103 new_vm_names="$new_vm_names $vmname"
104 done
105
106 echo "VMs created: $new_vm_names"
107 echo "##vso[task.setvariable variable=vmNames]$new_vm_names"
- Save the files under your repository in your project and push the content.
If you have finished cloning/copying or modified this yaml file you can store/save/push this to your project.
Let's start the pipeline
We have done the deepdive trough our yaml file, but how can you trigger it? Good question, let me tell you.
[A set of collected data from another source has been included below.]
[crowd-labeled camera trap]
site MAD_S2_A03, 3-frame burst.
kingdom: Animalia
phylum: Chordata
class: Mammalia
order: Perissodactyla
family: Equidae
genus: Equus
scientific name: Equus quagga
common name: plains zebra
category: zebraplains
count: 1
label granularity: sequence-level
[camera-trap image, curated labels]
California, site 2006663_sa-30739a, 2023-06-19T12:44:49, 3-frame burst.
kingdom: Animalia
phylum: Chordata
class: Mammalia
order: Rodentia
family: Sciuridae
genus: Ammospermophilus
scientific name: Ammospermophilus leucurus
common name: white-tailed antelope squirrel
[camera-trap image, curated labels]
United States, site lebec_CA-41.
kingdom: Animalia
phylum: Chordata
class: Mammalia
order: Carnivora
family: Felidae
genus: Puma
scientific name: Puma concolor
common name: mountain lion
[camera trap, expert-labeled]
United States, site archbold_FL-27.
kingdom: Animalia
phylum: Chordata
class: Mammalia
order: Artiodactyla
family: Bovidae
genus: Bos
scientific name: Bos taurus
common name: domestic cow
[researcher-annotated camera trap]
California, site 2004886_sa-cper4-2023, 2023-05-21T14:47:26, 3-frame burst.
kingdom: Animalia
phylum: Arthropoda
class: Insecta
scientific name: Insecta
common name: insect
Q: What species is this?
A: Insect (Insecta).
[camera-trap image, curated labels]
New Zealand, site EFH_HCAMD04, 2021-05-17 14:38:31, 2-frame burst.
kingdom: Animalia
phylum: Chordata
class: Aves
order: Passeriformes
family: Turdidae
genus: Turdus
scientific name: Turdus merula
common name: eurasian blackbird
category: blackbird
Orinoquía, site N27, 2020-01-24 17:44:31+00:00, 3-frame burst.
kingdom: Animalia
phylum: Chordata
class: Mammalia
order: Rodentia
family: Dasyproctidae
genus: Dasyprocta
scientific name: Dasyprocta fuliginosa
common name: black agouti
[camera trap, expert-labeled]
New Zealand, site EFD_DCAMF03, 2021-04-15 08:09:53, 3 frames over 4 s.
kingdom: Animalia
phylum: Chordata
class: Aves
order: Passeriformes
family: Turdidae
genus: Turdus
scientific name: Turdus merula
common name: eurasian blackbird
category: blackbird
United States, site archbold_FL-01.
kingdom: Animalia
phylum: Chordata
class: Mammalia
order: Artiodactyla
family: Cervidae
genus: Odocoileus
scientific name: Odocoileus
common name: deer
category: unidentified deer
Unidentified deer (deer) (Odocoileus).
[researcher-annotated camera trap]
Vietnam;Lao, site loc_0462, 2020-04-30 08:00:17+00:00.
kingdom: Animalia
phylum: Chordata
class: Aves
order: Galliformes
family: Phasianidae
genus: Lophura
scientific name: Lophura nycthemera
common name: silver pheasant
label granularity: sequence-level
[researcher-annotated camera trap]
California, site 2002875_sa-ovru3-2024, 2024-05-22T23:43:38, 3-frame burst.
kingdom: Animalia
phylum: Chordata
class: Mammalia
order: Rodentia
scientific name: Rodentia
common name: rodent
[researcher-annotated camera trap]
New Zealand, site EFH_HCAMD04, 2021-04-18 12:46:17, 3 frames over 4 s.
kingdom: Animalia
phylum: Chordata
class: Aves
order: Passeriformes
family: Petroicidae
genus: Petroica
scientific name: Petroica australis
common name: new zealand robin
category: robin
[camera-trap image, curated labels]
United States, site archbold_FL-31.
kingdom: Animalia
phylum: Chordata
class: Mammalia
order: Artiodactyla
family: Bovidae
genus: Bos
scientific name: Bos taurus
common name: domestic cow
- In your DevOps environment and in your project go to the pipeline section
- Click on "new pipeline"
- Choose "Azure Repos Git"
- Select your Repo
- Click on the "existing Azure pipelines yaml file"
- Select your yaml file
- Click on the dropdown button next to run and choose for save
- Run the pipeline
- Fill in you desired values
- Autorise the pipeline this is needed for every first start!!!!
- Wait till the deployment is finished
You have deployed and run your first pipeline!
Wrapping up!
In this blog part 4, I have explained, how you can start a infrastructure deployement, start the image build process and deploy a Virtual Machine all in one go, by using a DevOps pipeline. I have explained how to get started and connect an Azure environment with a DevOps project, when using a Service Principal and explain the difference between an Workload Identity, Service Principals or Managed Identity. You can use those resources to give the Pipeline the necessary rights, to deploy and run specific commands in your environment automated.